Originally published in Theory of Flight (1935)

          1
Breathe-in experience, breathe-out poetry    :
Not Angles, angels    :     and the magnificent past
shot deep illuminations into high-school.
I opened the door into the concert-hall
and a rush of triumphant violins answered me
while the syphilitic woman turned her mouldered face
intruding upon Brahms.         Suddenly, in an accident
the girl’s brother was killed, but her father had just died    :
she stood against the wall, leaning her cheek,
dumbly her arms fell, “What will become of me?”    and
I went into the corridor for a drink of water.
These bandages of image wrap my head
when I put my hand up I hardly feel the wounds.
We sat on the steps of the unrented house
raining blood down on Loeb and Leopold,
creating again how they removed his glasses
and philosophically slit his throat.

They who manipulated and misused our youth,
smearing those centuries upon our hands,
trapping us in a welter of dead names,
snuffing and shaking heads at patent truth . . . .
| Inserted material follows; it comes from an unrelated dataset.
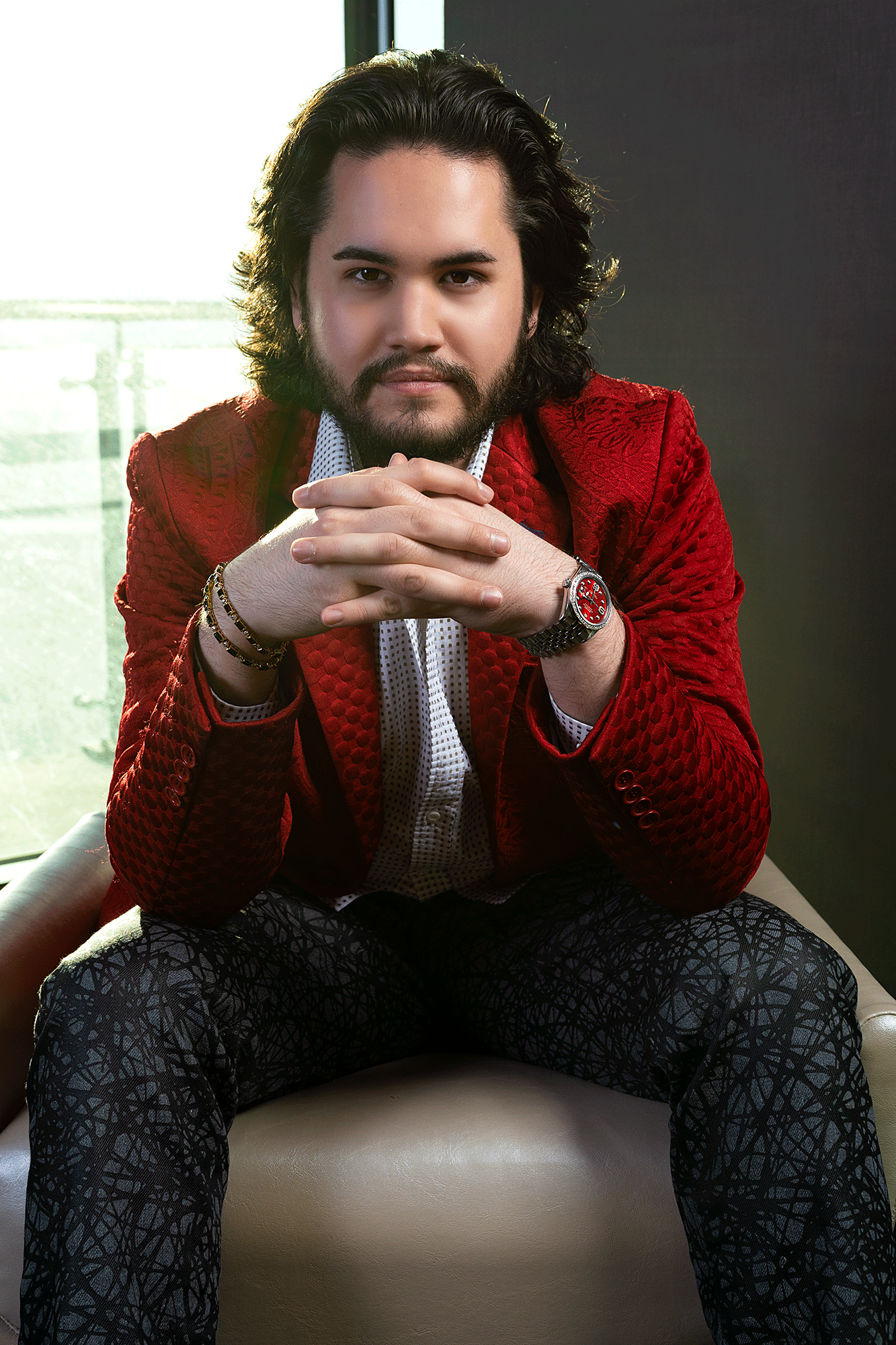 Roman Alexander Wellington In Red Couture Jacket Sitting Down
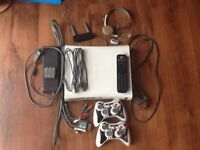 X BOX 360 plus 30 Games WI FI AND HEADPHONE as on pictures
We were ready to go the long descent with Virgil
the bough’s gold shade advancing forever with us,
entering the populated cold of drawing-rooms;
Sappho, with her drowned hair trailing along Greek waters,
weed binding it, a fillet of kelp enclosing
the temples’ ardent fruit    :

Not Sappho, Sacco.
Rebellion pioneered among our lives,
viewing from far-off many-branching deltas,
innumerable seas.

 
 

          2
In adolescence I knew travellers
speakers digressing from the ink-pocked rooms,
bearing the unequivocal sunny word.

Prinzip’s year bore us    :    see us turning at breast
quietly while the air throbs over Sarajevo
after the mechanic laugh of that bullet.
How could they know what sinister knowledge finds
its way among our brains’ wet palpitance,
what words would nudge and giggle at our spine,
what murders dance?
These horrors have approached the growing child;
now that the factory is sealed-up brick
the kids throw stones, smashing the windows,
membranes of uselessness in desolation.

We grew older quickly, watching the father shave
and the splatter of lather hardening on the glass,
playing in sandboxes to escape paralysis,
being victimized by fataller sly things.
“Oh, and you,” he said, scraping his jaw, “what will you be?”
“Maybe    :    something    :    like    :    Joan    :    of    :    Arc . . . .”
Allies Advance, we see
Six Miles South to Soissons.      And we beat the drums.
Watchsprings snap in the mind, uncoil, relax,
the leafy years all somber with foreign war.
How could we know what exposed guts resembled?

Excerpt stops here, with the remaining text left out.